EwoutH / India-drought-ABM

GNU General Public License v3.0
0 stars 0 forks source link

Data initialization and validation tracking issue #2

Open EwoutH opened 1 year ago

EwoutH commented 1 year ago

This is a tracking issue for all the data we might need, for either initialization or validation.

@nit1995 Thanks for taking this on! Can you take the lead on the Drought and Irrigation parts? Please discuss these things also directly with Kaveri (since she is the subject matter expert).

See also the pseudocode: https://docs.google.com/document/d/1Fay3uEJRzJnAenQnd0Pa9e5AOzRPa5O7vOzR0pKnI5M/edit

Farming

Financial

Network

conceptual-mindmap-India-drought-2023-05-22.zip

Kaveri3012 commented 1 year ago

Thanks a lot, Ewout. Working with Niteesh on this.

nit1995 commented 1 year ago

Can multiple types of irrigation be present on the same farm land? If so, which can and which can not? Yes. Different crops have different irrigation needs, and if the farmer is diversifying his crop, it is possible to have multiple types of irrigation on the same farm land.

Does having irrigation take any space that can't be used to produce crops? Unless the farmer builds farm ponds, the space taken by irrigation is negligible and can be ignored.

Does irrigation have a maximum capacity, or can it handle any drought? Irrigation systems depend on a reliable water source, which can include rivers, reservoirs, wells, or aquifers. However, during an intense drought, these sources might not yield sufficient water to satisfy the requirements of irrigation. While borewells generally continue to provide water during drought conditions, their effectiveness can be significantly reduced during extended periods of drought.

https://www.deccanherald.com/state/cdurga-villages-answer-drought-713763.html https://www.livemint.com/Politics/CF05j4ycqjUmMI4qDQ8IzI/Running-out-of-water-droughthit-Karnataka-to-rent-private.html

EwoutH commented 1 year ago

@nit1995 Thanks a lot for doing the research on this!

Yes. Different crops have different irrigation needs, and if the farmer is diversifying his crop, it is possible to have multiple types of irrigation on the same farm land.

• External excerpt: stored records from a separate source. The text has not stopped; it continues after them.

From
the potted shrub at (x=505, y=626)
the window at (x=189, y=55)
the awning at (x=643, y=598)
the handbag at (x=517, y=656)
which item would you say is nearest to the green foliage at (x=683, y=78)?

Can you make an yes/no table which of these crops can use which of these irrigation types? ['Maize', 'Pigeonpea', 'Sorghum', 'Chickpea', 'Groundnut', 'Finger millet']

Unless the farmer builds farm ponds, the space taken by irrigation is negligible and can be ignored.

Perfect, let’s assume irrigation doesn’t take significant space.

Irrigation systems depend on a reliable water source, which can include rivers, reservoirs, wells, or aquifers. However, during an intense drought, these sources might not yield sufficient water to satisfy the requirements of irrigation. While borewells generally continue to provide water during drought conditions, their effectiveness can be significantly reduced during extended periods of drought.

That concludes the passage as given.